March’s Interim Data Highlights: Economic Clues from Costco, Taiwan Semi, and Brokers

Takeaways

  • Investors are on edge about what tariff policy means for markets

  • Coming off a strong Q4 earnings season, fresh February corporate sales figures can help assess the macro situation

  • We focus on the consumer, the chips industry, and what a host of asset managers may reveal as interim data reports roll in

Volatility is back in town. Tariff jitters and concerns about growth and inflation have resulted in an S&P 500® dip and the Cboe Volatility Index (VIX) jumping above 20. Investors grapple with a very sanguine backdrop painted by the fourth-quarter earnings season and policy uncertainty. With NVIDIA’s (NVDA) report last week, Q4 boasted the best bottom-line growth rate for the S&P 500 since 2021.1 Moreover, CEOs are the most confident (by the Wall Street Horizon Late Earnings Report Index or LERI) in two years despite unknowns on trade, taxes, and tariffs.

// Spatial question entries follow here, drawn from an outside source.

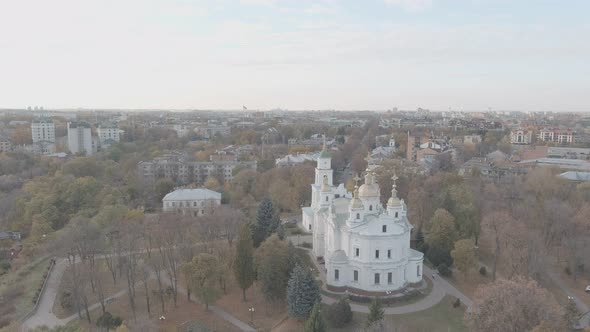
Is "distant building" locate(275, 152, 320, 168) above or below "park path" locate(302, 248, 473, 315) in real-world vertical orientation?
above

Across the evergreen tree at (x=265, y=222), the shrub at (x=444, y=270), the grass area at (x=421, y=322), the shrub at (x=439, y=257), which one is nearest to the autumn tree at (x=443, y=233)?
the shrub at (x=439, y=257)

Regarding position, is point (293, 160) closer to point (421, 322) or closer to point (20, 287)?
point (20, 287)

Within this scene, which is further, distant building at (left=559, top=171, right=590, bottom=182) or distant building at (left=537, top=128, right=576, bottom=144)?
distant building at (left=537, top=128, right=576, bottom=144)

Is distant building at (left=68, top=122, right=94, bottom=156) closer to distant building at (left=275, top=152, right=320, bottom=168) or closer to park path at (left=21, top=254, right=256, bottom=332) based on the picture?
distant building at (left=275, top=152, right=320, bottom=168)

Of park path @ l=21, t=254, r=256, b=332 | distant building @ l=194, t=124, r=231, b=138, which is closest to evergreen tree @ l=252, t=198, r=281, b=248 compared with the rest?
park path @ l=21, t=254, r=256, b=332

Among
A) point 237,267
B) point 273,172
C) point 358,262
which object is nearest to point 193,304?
point 237,267

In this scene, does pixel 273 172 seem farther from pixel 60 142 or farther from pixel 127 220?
pixel 60 142

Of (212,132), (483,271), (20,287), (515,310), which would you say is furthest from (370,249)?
(212,132)

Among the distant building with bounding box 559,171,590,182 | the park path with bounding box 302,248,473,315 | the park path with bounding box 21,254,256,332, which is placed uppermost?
the distant building with bounding box 559,171,590,182

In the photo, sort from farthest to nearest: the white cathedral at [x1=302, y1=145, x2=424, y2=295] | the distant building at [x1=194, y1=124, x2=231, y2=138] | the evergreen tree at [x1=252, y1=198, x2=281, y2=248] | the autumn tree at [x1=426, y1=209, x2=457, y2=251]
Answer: the distant building at [x1=194, y1=124, x2=231, y2=138] < the evergreen tree at [x1=252, y1=198, x2=281, y2=248] < the autumn tree at [x1=426, y1=209, x2=457, y2=251] < the white cathedral at [x1=302, y1=145, x2=424, y2=295]
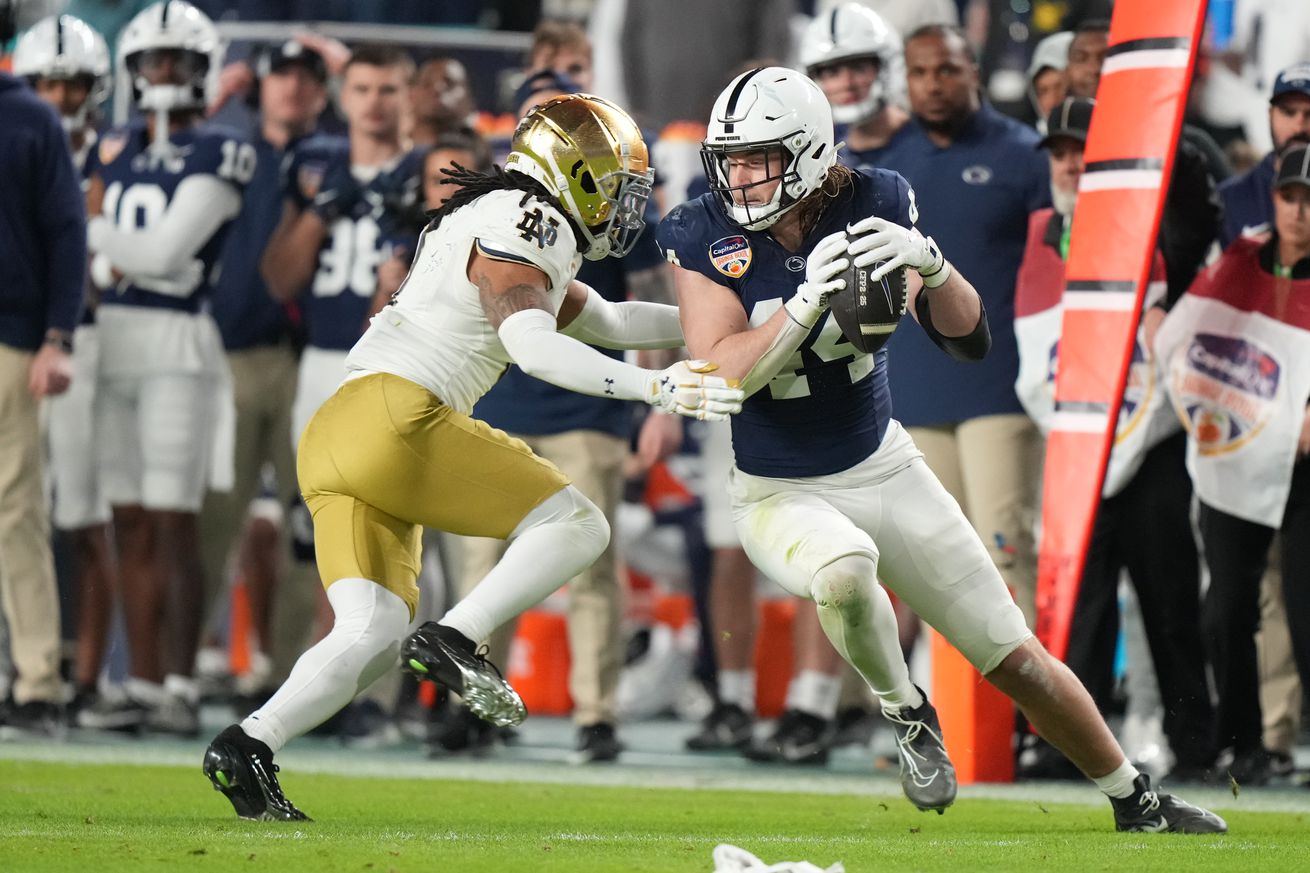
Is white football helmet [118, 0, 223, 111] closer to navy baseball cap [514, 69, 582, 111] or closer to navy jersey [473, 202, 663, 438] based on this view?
navy baseball cap [514, 69, 582, 111]

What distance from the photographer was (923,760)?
4.86 m

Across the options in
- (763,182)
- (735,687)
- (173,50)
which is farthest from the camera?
(173,50)

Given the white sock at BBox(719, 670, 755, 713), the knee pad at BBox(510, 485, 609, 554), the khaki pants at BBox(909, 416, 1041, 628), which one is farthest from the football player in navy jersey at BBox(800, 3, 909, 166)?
the knee pad at BBox(510, 485, 609, 554)

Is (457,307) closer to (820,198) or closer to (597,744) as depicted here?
(820,198)

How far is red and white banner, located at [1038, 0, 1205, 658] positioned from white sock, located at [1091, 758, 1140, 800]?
1492 millimetres

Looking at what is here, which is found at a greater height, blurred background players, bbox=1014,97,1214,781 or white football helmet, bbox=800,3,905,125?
white football helmet, bbox=800,3,905,125

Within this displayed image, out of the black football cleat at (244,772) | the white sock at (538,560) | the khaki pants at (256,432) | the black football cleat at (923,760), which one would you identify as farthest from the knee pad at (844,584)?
the khaki pants at (256,432)

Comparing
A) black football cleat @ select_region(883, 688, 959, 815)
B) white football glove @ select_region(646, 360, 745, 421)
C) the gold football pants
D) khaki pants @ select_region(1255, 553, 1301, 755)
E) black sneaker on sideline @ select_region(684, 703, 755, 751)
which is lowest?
black sneaker on sideline @ select_region(684, 703, 755, 751)

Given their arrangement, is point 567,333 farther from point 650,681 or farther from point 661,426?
point 650,681

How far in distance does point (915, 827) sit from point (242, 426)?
12.7 feet

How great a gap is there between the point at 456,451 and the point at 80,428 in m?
3.65

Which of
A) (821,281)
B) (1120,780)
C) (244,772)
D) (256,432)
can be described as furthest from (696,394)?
(256,432)

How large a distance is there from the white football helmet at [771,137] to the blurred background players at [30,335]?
345 cm

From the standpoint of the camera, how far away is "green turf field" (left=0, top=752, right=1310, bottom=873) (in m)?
4.38
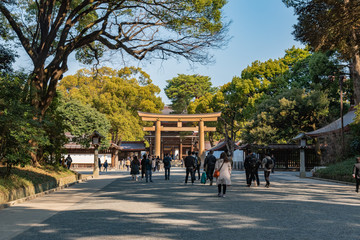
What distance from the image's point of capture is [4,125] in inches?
481

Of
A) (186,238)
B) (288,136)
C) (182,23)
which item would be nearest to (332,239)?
(186,238)

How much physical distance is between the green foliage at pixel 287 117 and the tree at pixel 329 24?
17.6 m

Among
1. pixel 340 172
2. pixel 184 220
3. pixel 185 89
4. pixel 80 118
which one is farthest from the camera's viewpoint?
pixel 185 89

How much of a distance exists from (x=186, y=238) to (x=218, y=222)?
1.70 meters

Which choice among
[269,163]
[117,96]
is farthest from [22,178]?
[117,96]

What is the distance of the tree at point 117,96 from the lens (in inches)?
2060

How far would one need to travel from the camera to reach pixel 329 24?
60.9ft

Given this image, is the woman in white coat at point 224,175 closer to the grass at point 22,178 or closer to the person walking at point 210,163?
the person walking at point 210,163

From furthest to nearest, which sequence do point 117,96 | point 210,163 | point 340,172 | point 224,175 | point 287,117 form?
point 117,96 < point 287,117 < point 340,172 < point 210,163 < point 224,175

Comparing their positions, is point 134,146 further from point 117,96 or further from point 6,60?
point 6,60

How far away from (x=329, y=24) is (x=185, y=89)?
58.4m

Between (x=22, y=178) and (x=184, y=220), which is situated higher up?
(x=22, y=178)

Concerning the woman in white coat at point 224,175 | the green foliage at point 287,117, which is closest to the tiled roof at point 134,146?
the green foliage at point 287,117

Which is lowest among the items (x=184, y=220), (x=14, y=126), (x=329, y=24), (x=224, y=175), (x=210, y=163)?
(x=184, y=220)
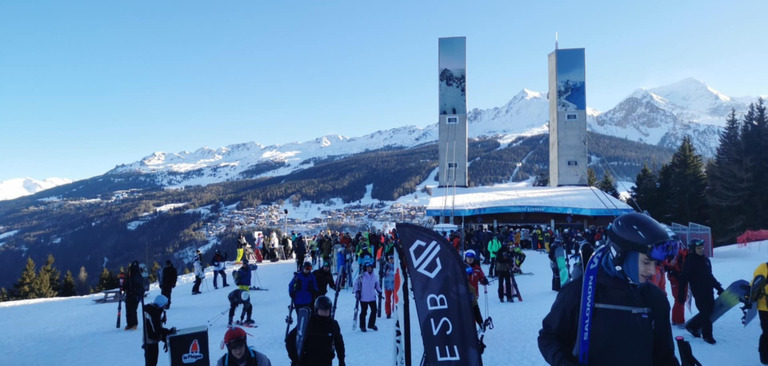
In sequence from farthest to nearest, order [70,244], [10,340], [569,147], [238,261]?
[70,244]
[569,147]
[238,261]
[10,340]

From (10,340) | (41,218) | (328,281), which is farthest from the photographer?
(41,218)

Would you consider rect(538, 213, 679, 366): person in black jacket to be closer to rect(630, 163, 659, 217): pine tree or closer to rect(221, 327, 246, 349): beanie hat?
rect(221, 327, 246, 349): beanie hat

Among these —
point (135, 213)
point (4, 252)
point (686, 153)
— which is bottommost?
point (4, 252)

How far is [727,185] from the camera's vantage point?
96.0ft

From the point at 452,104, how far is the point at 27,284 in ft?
119

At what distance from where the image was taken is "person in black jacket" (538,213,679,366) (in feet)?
7.42

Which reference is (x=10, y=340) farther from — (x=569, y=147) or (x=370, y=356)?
(x=569, y=147)

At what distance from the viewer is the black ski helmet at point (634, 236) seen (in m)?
2.29

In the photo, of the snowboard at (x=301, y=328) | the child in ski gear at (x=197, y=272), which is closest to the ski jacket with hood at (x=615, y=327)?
the snowboard at (x=301, y=328)

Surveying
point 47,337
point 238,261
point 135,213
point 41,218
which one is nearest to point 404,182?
point 135,213

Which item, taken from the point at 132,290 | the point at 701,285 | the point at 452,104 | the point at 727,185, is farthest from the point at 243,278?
the point at 452,104

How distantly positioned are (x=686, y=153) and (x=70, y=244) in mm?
166921

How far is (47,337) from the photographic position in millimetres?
11102

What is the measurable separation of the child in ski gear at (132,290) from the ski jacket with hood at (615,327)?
34.9 ft
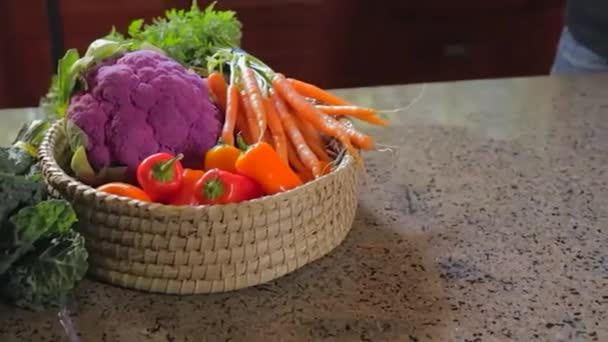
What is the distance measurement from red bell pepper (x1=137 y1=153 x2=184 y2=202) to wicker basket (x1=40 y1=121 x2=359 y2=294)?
0.05 metres

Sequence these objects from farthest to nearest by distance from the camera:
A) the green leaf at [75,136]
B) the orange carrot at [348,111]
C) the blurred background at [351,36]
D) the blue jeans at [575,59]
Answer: the blurred background at [351,36], the blue jeans at [575,59], the orange carrot at [348,111], the green leaf at [75,136]

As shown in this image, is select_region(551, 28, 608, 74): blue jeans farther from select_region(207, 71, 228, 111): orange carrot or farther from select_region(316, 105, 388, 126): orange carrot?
select_region(207, 71, 228, 111): orange carrot

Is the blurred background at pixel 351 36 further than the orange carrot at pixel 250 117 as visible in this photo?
Yes

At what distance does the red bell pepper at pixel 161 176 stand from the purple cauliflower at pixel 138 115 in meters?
0.06

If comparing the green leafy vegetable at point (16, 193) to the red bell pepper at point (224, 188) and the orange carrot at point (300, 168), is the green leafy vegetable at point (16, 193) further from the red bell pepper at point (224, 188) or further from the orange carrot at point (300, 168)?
the orange carrot at point (300, 168)

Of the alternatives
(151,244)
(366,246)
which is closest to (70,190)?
(151,244)

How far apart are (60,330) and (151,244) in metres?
0.12

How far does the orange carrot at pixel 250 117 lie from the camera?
108cm

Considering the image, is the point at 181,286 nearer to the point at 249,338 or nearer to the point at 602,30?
the point at 249,338

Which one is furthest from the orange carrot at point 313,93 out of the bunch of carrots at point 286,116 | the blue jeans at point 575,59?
the blue jeans at point 575,59

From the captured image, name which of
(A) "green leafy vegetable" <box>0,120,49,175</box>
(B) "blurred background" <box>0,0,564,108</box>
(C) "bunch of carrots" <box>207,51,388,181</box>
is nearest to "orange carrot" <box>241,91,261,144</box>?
(C) "bunch of carrots" <box>207,51,388,181</box>

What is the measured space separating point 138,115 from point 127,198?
0.14m

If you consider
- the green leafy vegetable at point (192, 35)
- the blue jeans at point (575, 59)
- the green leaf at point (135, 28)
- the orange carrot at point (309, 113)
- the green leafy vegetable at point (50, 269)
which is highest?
the green leaf at point (135, 28)

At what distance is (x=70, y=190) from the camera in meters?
0.94
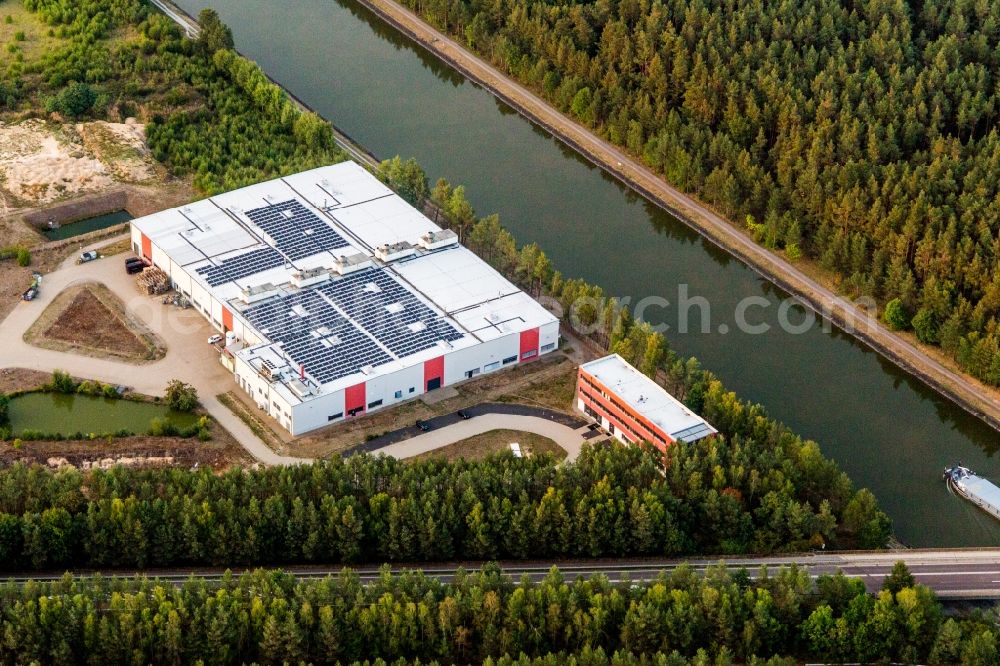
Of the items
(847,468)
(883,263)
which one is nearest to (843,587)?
(847,468)

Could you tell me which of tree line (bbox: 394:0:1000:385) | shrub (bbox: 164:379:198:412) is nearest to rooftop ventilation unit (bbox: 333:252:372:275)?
shrub (bbox: 164:379:198:412)

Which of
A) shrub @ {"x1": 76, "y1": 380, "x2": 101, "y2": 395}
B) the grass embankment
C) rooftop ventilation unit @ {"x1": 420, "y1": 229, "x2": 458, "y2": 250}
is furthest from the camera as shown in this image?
rooftop ventilation unit @ {"x1": 420, "y1": 229, "x2": 458, "y2": 250}

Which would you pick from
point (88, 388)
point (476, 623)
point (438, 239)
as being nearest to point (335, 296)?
point (438, 239)

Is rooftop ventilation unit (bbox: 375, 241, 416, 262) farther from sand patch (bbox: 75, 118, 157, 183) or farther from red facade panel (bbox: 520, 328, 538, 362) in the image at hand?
sand patch (bbox: 75, 118, 157, 183)

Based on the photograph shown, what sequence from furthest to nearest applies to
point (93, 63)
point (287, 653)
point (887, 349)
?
point (93, 63) → point (887, 349) → point (287, 653)

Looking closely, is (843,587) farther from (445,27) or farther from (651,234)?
(445,27)

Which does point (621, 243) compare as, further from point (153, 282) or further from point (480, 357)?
point (153, 282)

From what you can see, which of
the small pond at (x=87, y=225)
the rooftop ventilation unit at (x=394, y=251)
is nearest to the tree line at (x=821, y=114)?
Answer: the rooftop ventilation unit at (x=394, y=251)
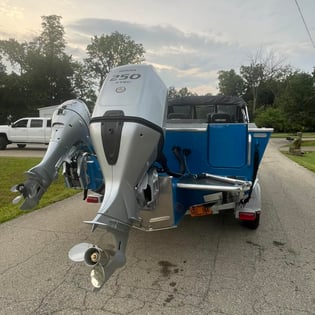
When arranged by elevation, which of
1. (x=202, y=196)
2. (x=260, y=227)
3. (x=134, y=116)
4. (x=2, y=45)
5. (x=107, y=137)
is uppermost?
(x=2, y=45)

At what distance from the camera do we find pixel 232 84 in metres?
63.5

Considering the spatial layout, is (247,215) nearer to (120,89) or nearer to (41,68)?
(120,89)

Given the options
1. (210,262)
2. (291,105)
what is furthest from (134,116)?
(291,105)

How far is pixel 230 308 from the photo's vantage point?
8.04 ft

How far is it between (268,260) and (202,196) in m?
1.01

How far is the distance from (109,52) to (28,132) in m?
42.6

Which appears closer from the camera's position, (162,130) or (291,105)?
(162,130)

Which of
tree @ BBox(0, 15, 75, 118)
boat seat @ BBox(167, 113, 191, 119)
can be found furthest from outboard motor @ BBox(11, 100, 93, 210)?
tree @ BBox(0, 15, 75, 118)

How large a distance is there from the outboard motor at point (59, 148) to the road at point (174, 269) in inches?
29.9

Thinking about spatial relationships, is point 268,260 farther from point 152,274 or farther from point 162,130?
point 162,130

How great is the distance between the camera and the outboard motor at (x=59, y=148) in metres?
3.12

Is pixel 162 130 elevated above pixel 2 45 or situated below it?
below

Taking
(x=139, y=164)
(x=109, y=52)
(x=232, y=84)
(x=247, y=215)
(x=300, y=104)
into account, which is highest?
(x=109, y=52)

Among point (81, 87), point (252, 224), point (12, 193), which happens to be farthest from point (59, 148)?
point (81, 87)
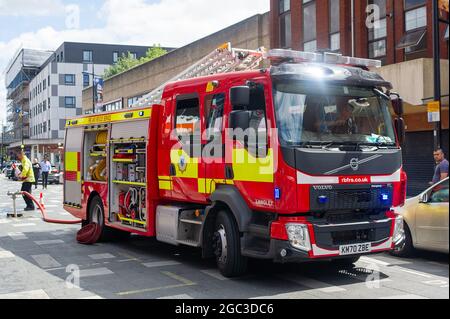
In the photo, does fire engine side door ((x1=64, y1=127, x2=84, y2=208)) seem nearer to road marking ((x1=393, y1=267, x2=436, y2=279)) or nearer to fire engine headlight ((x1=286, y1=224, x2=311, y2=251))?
fire engine headlight ((x1=286, y1=224, x2=311, y2=251))

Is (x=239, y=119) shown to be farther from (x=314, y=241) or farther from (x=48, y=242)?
(x=48, y=242)

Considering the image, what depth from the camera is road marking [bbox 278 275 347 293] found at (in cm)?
661

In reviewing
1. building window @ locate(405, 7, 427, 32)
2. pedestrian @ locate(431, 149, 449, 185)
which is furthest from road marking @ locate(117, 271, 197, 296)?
building window @ locate(405, 7, 427, 32)

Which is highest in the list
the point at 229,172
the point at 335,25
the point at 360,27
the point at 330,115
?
the point at 335,25

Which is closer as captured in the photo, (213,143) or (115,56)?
→ (213,143)

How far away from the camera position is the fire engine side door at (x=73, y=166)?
38.2 feet

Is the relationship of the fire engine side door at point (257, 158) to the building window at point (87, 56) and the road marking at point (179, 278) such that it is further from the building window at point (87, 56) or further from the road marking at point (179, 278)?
the building window at point (87, 56)

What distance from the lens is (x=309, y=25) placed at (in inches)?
884

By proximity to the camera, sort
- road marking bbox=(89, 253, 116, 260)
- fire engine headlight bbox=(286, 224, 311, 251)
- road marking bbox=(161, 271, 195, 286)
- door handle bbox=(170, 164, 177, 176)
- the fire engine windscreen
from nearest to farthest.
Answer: fire engine headlight bbox=(286, 224, 311, 251), the fire engine windscreen, road marking bbox=(161, 271, 195, 286), door handle bbox=(170, 164, 177, 176), road marking bbox=(89, 253, 116, 260)

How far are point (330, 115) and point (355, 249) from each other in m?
1.72

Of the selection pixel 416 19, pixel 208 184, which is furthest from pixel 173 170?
pixel 416 19

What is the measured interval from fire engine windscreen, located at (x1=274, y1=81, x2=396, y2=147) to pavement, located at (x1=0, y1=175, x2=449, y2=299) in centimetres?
183

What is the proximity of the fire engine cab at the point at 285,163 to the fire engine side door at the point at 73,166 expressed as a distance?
11.6ft

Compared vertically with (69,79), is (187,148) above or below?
below
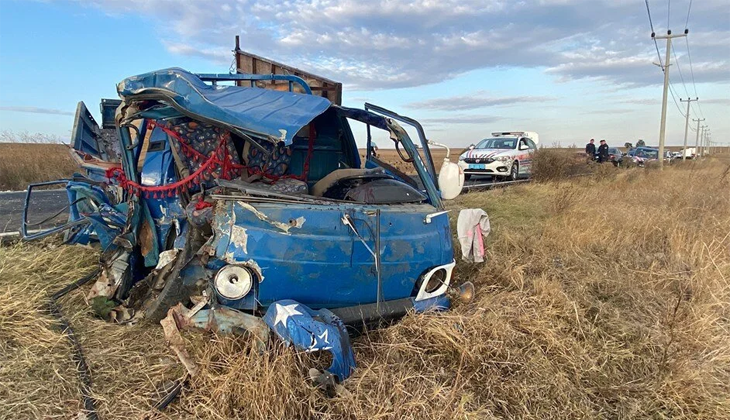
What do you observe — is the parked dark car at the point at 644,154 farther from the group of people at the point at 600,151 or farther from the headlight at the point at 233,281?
the headlight at the point at 233,281

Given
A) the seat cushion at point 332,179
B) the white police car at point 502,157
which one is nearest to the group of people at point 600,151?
the white police car at point 502,157

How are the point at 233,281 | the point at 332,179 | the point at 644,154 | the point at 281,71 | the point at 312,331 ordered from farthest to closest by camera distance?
the point at 644,154 < the point at 281,71 < the point at 332,179 < the point at 233,281 < the point at 312,331

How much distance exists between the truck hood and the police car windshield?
13.3 m

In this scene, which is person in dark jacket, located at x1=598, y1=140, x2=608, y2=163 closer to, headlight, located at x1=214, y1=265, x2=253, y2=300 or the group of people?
the group of people

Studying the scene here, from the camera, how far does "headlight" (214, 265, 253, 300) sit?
105 inches

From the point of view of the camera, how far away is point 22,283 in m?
3.67

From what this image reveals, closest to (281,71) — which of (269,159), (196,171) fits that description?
(269,159)

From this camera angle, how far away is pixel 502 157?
14.6 m

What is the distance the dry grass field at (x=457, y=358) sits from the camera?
236 centimetres

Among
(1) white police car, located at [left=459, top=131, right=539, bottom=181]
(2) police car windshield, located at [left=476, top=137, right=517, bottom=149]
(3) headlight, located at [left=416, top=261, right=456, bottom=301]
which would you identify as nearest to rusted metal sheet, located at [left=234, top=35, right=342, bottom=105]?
(3) headlight, located at [left=416, top=261, right=456, bottom=301]

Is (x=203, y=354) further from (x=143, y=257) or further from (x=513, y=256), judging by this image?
(x=513, y=256)

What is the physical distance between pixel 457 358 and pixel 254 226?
1.54 meters

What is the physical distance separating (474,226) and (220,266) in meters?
2.06

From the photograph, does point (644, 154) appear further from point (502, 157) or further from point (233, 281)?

Consumers do not appear to be feeling as upbeat, though. Just take a look at recent gauges. The University of Michigan’s Consumer Sentiment dropped 10% in its latest look amid household concerns that President Trump’s tariffs would bring about another inflation wave.2 Then, last week, The Conference Board largely backed up what UMich signaled. According to that report (which is more tied to labor market conditions than inflation), household vibes dropped by the most since 2021.3

From Froth to Fear

Uncertainty has crept into investors’ psyche, too. The weekly survey published by the American Association of Individual Investors (AAII) tallied the third-highest number of net bears since the 2008 Great Financial Crisis.4 It’s a sharp turnaround from frothy feelings about stock prices around the turn of the year.5 The CNN Fear and Greed Index notched “extreme fear” after the market sell-off last Thursday as well.6 But it’s important to call out that the most intense downside since mid-February has come from the momentum factor, not a broad washout across the 11 sectors.

CEOs Still Upbeat

So, we enter the final month of the first quarter at an interesting crossroads. The hard economic data is not bad by any means, but confidence both among households and investors has taken a gut punch. The LERI and The Conference Board’s CEO Confidence Index are encouraging, but we’ve yet to see the much-anticipated wave of M&A, IPOs, and big-time CAPEX (ex-the AI hyperscalers) so far in 2025.7

We might get the first breadcrumbs on how the year progresses via interim data reported by some of the world’s most important bellwether companies over the next two weeks. Between earnings seasons, there’s plenty of data to parse from monthly sales reports, production numbers, AUM totals, and activity highlights.

This week, we highlight a handful of such firms that may alleviate macro worries, or make recession chatter grow louder.